Hot on the heels of OpenAI's GPT-4o, Google has revealed its own AI prowess with Project Astra. Revealed at the Google I/O conference, Astra promises to bring a new level of intelligent assistance to everyday life. Google DeepMind's CEO, Demis Hassabis, introduced this prototype AI which showcased its multi-faceted capabilities. Not only can Astra identify objects based on sounds, but it can also explore creative communication, parse codes, and even help users locate items they've misplaced. Its potential extends to wearable tech, offering on-the-go analysis and witty banter based on visual cues.

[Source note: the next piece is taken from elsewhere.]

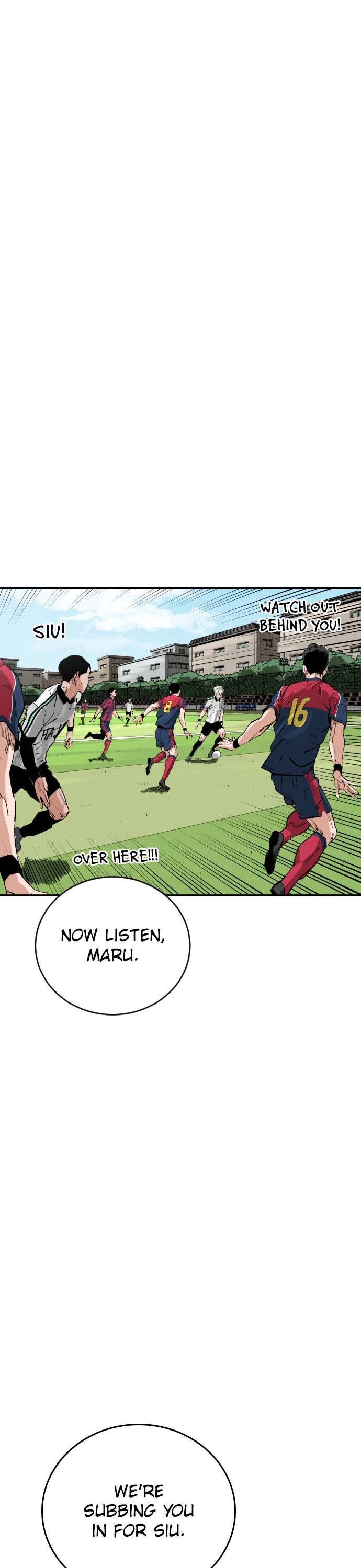 Build Up Chapter 184 page 7 - Chapter 184: (S2) Episode 184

What makes Astra stand out is its use of both camera and microphone inputs to process, understand, and remember events; effectively building a timeline that empowers it to interact intelligently with its environment. Even though these features are still in prototype, Google has signaled that Astra's technology could be integrated into their Gemini app as 'Gemini Live' later in the year. The goal is to create an 'agent with agency', echoing Sundar Pichai's vision of AI that can proactively think and plan on behalf of the user.
Apart from Astra, Google’s conference was abuzz with other AI developments. Google AI's head, Sundar Pichai, promised improvements to Gemini 1.5 Pro, with a mammoth 2 million-token context window for processing information – a huge leap from its earlier one million tokens and dwarfing OpenAI's GPT-4 Turbo's capacity. Simon Willison, an AI researcher, flagged the considerable cost this capability entails while acknowledging its potential. In addition, Google introduced Gemini 1.5 Flash, a budget-friendly AI model catered for rapid-fire tasks, and Gems, customizable AI roles for user interaction, alongside generative AI models for creative content like Imagen 3 and Google Veo.